Set exercise. Identify each line of the items below that contains the word "What", and copy every such line in full.

The input.

>> begin

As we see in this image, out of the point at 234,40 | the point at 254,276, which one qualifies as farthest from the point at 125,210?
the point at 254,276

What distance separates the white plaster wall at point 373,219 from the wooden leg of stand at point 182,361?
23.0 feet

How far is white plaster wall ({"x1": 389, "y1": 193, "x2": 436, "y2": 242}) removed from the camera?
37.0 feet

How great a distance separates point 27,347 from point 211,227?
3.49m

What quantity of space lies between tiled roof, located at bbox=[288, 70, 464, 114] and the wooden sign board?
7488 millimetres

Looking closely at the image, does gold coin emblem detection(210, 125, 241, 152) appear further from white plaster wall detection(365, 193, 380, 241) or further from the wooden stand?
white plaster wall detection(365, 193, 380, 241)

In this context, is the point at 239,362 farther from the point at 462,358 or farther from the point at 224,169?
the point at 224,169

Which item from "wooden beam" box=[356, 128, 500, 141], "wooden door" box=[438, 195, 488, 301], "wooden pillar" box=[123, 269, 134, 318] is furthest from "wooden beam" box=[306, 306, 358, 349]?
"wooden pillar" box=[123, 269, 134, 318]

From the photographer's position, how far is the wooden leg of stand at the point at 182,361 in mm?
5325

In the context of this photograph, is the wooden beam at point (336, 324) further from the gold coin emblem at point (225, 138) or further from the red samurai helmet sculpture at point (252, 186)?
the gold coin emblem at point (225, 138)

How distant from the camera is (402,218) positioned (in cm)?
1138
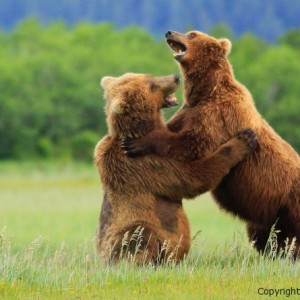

>> end

Final answer.
What distance separates the white plaster wall at point 373,219 from the wooden leg of stand at point 182,361?
What quantity of space lies between tiled roof, located at bbox=[288, 70, 464, 114] and the wooden sign board?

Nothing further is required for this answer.